Apache is the most popular Web server on the Internet today. It is both robust and extensible. The ease with which you can install, configure, and run it in the Linux environment makes it an obvious choice for publishing content on the World Wide Web. The Apache server and related projects are developed and maintained by the Apache Software Foundation (ASF), a not-for-profit corporation formed in June 1999. The ASF grew out of the Apache Group, which was established in 1995 to develop the Apache server.

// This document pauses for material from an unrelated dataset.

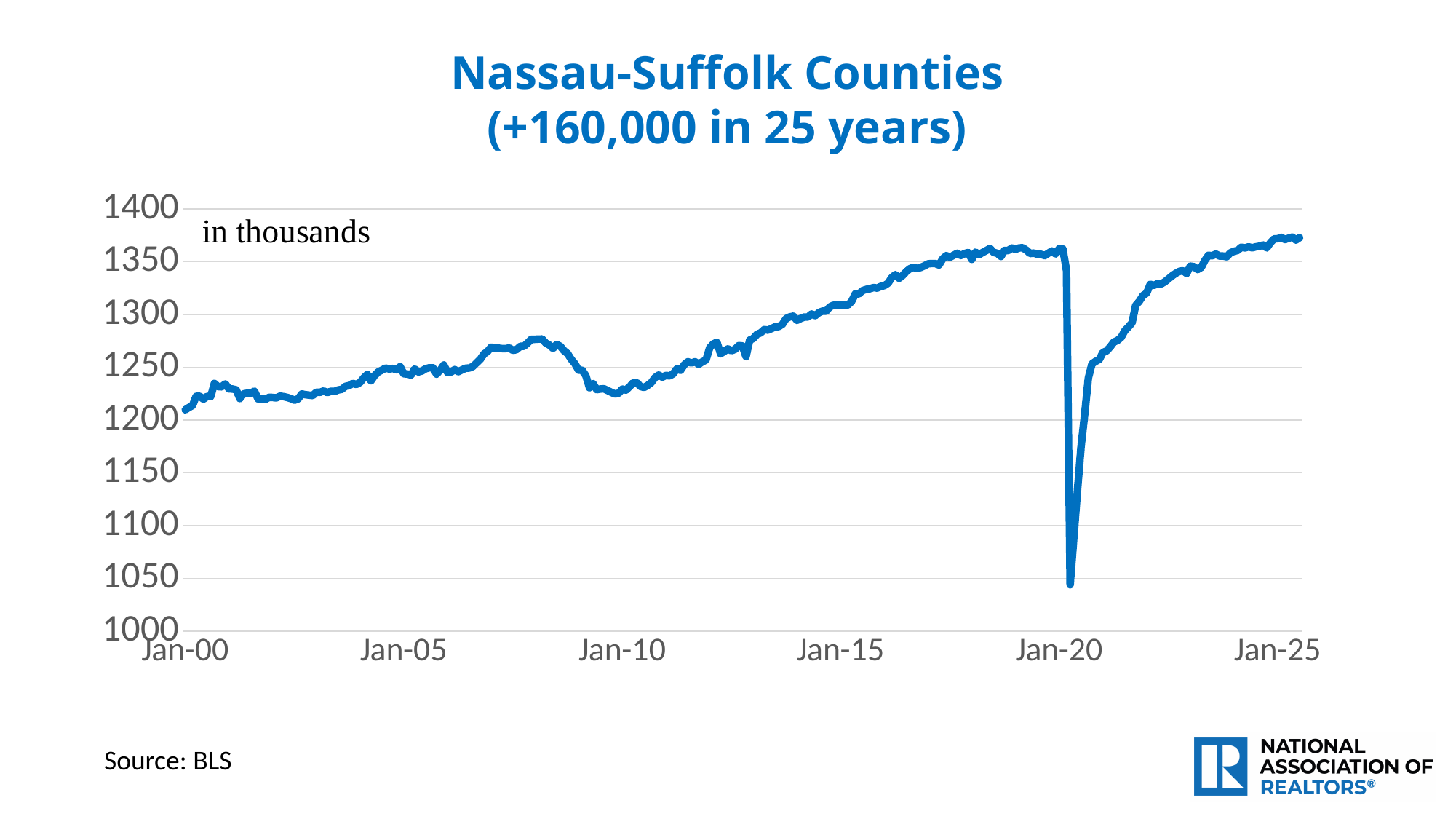
Is the value at Jan-15 greater or less than 1300? greater What is the title of the chart? Nassau-Suffolk Counties (+160,000 in 25 years) What kind of chart is shown on the slide? line chart Is the value at Jan-10 greater or less than 1250? less Which is larger, the value at Jan-05 or the value at Jan-25? Jan-25 Is the value at Jan-25 greater or less than 1350? greater In what units are the values on the chart expressed? in thousands Overall, do the values rise or fall from Jan-00 to Jan-25? rise How many lines (series) are plotted on the chart? 1 Around which year does the line reach its lowest point? 2020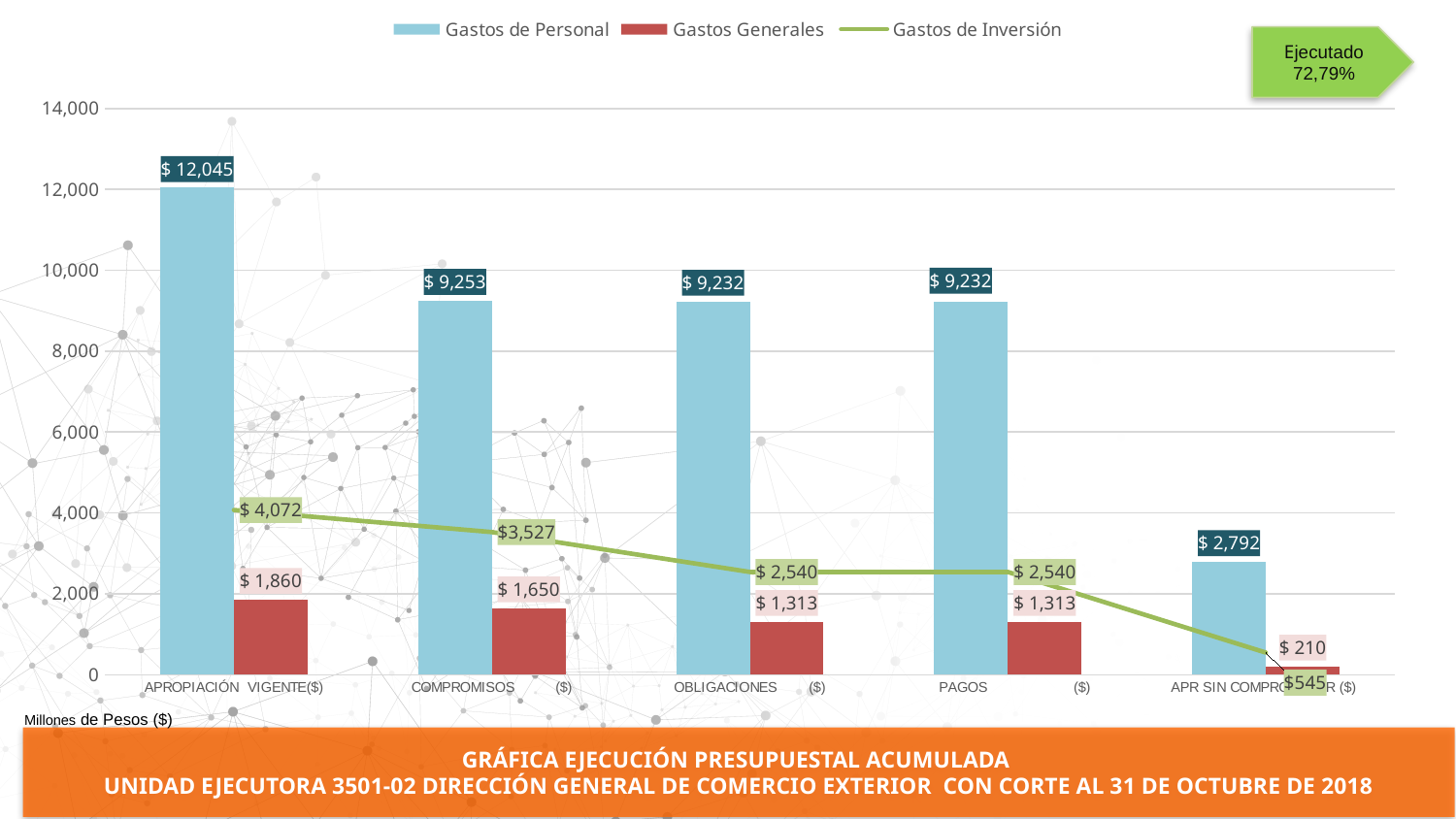
Which category has the lowest value for Gastos Generales? The rightmost category (APR SIN COMPROMETER) What percentage is shown in the green 'Ejecutado' arrow? 72,79% Which is larger: Gastos de Inversión for COMPROMISOS or Gastos Generales for COMPROMISOS? Gastos de Inversión for COMPROMISOS Which category has the highest value for Gastos de Personal? APROPIACIÓN VIGENTE How many series does the legend list? 3 How many categories are shown on the x axis? 5 Does the Gastos de Inversión line rise or fall from left to right across the categories? Fall What is the value of Gastos de Personal for COMPROMISOS? $ 9,253 What is the value of Gastos Generales for APROPIACIÓN VIGENTE? $ 1,860 What is the value of Gastos de Inversión for OBLIGACIONES? $ 2,540 What is the value of Gastos de Inversión for the rightmost category? $ 545 What is the difference between Gastos de Personal for APROPIACIÓN VIGENTE and for COMPROMISOS? $ 2,792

This chapter starts by providing introductory information about Apache. This information is followed by the first JumpStart section, which describes the minimum steps needed to get Apache up and running. The second JumpStart section covers the use of the Fedora/RHEL system-config-httpd configuration script. Following these sections is "Filesystem Layout," which tells you where the various Apache files are located.
Configuration directives, a key part of Apache, are discussed starting on page 850. This section includes coverage of contexts and containers, two features/concepts that are critical to understanding Apache. The next section explains the main Apache configuration file, /etc/httpd/conf/httpd.conf, as modified by Fedora/RHEL. The final pages of the chapter cover virtual hosts, troubleshooting, and modules you can use with Apache, including CGI and SSL.